Exercise directions -
Nothing but the lines from the one with "order: Carnivora" down to the one with "A: Ursus americanus (american black bear)." should be returned, exactly and with both ends included, from the material below.

++++ Task inputs ++++

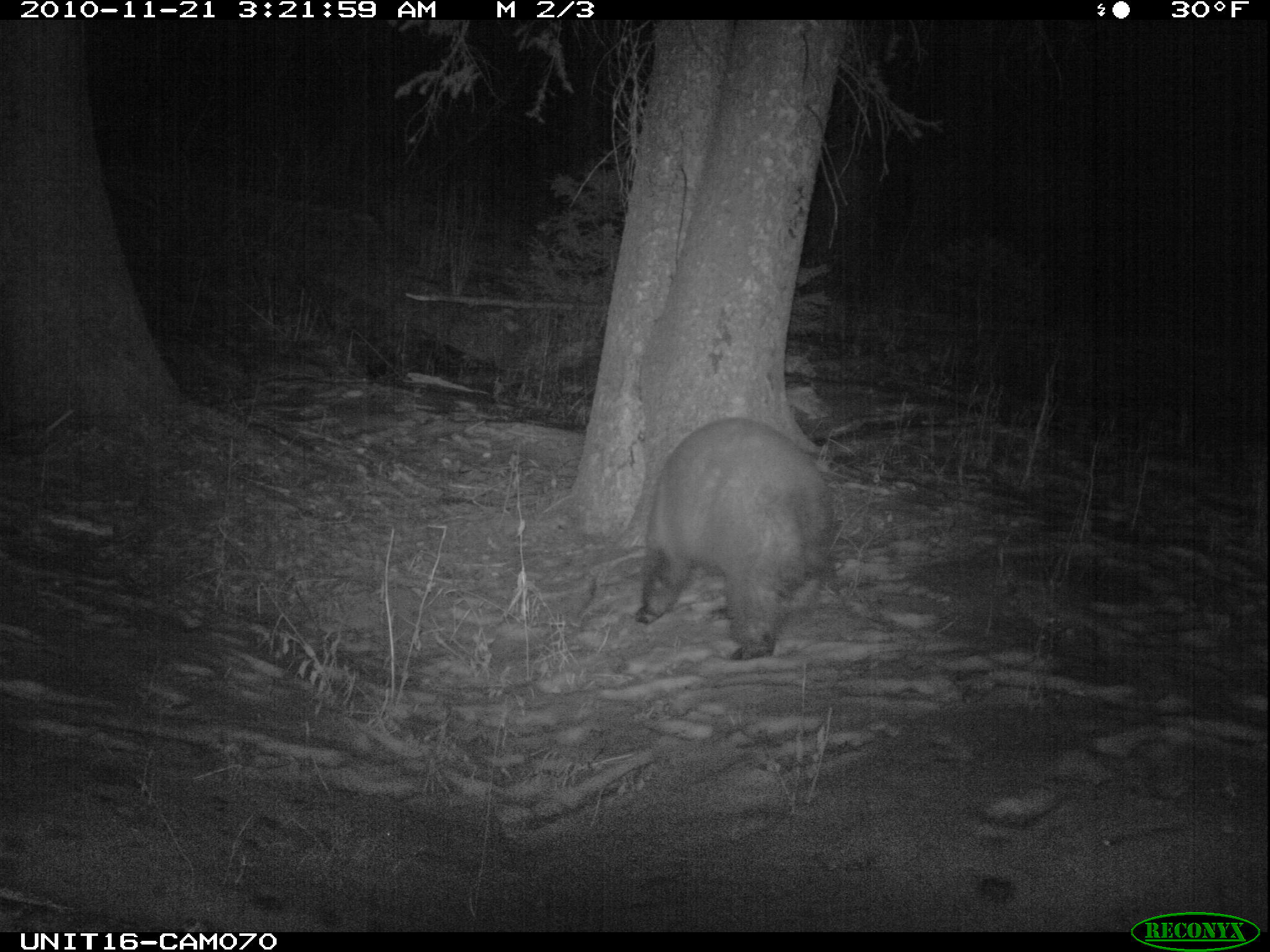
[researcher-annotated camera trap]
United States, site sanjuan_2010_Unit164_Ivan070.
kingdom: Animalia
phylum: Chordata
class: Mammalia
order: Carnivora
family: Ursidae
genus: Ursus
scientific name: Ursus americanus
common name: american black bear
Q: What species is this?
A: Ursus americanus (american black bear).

++++
++++ Task inputs ++++

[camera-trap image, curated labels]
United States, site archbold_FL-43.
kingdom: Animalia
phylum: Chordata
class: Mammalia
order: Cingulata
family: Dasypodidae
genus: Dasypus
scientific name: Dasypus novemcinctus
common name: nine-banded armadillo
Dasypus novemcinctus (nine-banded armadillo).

++++

Task answer -
order: Carnivora
family: Ursidae
genus: Ursus
scientific name: Ursus americanus
common name: american black bear
Q: What species is this?
A: Ursus americanus (american black bear).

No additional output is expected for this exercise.